The AARP surveyed 5,027 Americans aged 50 and older who are currently in the labor force, or had been in it at some time in the three years before being interviewed, and found that the unemployment rate for individuals aged 55 or more was higher than during any other recession in the past 60 years. Nearly 30 percent of the survey respondents said they were either unemployed and looking for work or had been unemployed within the last three years.
Regardless of employment status, older Americans were also affected in other ways. Nearly one-third of respondents' homes declined in value and 19.4 percent fell behind on credit card debt. In addition, one in seven respondents had trouble paying the rent or mortgage and one in eight lost their health insurance. To make ends meet, those 50 and over have been forced to cut down on expenses, withdraw money from savings accounts, delay getting medical care, or use a credit card for daily expenses, among other things.
"The New Face of Poverty: Families" (Greensboro News & Record)
They don't look poor.
Until they show you.
There's the refrigerator dotted with family pictures.

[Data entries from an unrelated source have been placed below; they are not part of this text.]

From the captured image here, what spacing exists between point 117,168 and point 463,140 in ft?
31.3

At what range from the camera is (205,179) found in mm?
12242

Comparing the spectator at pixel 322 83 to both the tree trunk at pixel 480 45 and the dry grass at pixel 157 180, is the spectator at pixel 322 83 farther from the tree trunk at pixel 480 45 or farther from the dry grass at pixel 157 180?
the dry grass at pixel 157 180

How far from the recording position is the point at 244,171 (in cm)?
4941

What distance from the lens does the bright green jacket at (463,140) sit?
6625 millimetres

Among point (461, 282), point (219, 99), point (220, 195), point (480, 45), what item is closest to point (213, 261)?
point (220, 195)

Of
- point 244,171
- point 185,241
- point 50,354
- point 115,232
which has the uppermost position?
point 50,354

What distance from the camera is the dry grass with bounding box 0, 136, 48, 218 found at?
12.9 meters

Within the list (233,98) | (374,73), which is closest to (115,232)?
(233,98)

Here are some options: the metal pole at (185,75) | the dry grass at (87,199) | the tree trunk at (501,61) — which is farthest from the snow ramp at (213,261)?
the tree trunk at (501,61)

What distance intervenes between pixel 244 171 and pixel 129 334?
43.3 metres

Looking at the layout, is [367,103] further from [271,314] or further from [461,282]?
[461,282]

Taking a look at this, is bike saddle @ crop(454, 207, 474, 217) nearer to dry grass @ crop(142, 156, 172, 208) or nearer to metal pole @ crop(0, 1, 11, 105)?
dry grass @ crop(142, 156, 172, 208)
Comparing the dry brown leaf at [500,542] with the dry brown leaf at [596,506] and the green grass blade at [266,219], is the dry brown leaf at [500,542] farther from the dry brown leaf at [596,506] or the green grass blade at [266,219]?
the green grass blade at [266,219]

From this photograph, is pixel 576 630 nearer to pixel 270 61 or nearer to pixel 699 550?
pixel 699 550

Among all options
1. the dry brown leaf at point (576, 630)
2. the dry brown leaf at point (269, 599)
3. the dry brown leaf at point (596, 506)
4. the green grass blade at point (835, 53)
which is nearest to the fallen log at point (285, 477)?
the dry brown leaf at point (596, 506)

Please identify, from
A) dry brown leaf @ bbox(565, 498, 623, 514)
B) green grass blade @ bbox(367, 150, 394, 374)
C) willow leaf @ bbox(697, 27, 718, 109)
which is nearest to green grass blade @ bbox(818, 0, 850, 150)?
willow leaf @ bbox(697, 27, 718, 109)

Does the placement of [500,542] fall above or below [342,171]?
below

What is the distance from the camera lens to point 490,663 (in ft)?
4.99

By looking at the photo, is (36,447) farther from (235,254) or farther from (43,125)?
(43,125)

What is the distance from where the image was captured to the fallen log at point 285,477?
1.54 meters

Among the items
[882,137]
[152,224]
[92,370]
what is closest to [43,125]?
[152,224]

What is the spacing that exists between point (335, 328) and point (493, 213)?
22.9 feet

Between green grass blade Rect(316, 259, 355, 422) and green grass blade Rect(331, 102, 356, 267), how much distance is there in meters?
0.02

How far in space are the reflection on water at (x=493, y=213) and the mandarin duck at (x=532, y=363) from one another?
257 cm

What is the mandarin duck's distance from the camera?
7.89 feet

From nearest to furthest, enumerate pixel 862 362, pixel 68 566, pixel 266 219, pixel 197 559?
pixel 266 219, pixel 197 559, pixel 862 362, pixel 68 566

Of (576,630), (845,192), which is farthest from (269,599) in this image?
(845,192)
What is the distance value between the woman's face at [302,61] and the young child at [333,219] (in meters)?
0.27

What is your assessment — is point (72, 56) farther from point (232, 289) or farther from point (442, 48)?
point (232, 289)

Open it. It's empty.
The pantry: empty.
Under the sink: watered-down dishwasher detergent.
In the bathroom: McDonald's napkins for toilet paper.
The walls are bare, not by design but by choice, in case they need to leave quickly.
Meet the Struble family: father Todd, mother Diane and their five kids, ages 6 to 17.
Pull up a chair. You're welcome to stay for dinner.
As long as you like soup.
--* Poverty has a new face: families.
Americans' use of medical services has not yet rebounded during the weak economy, health insurers say, in a trend that keeps the companies' costs down and could bolster their profits further this year.
Low healthcare utilization was a major reason behind the health insurers posting first-quarter profits well above analyst forecasts earlier this year.
The companies have been factoring increases into their pricing for their plans, but executives at an investor conference this week said utilization continued to stay low.
"Medical costs have not come back to trend levels we anticipated," UnitedHealth Group Inc CEO Stephen Hemsley told the conference, held by Sanford Bernstein.
Nonetheless, some economic "experts" -- I use the term loosely -- apparently see things differently.
[Council of Economic Advisers Chairman Austan] Goolsbee: This is not a double dip recession. I don`t think the market is pricing that in. I think the fact that we`ve added a million jobs in the last six months looks nothing like a double dip recession. Most of the private forecasters are seeing a fairly strong rebound in the second half of the year.
I wonder: how can allegedly educated, highly-paid hacks like this even look themselves in the mirror?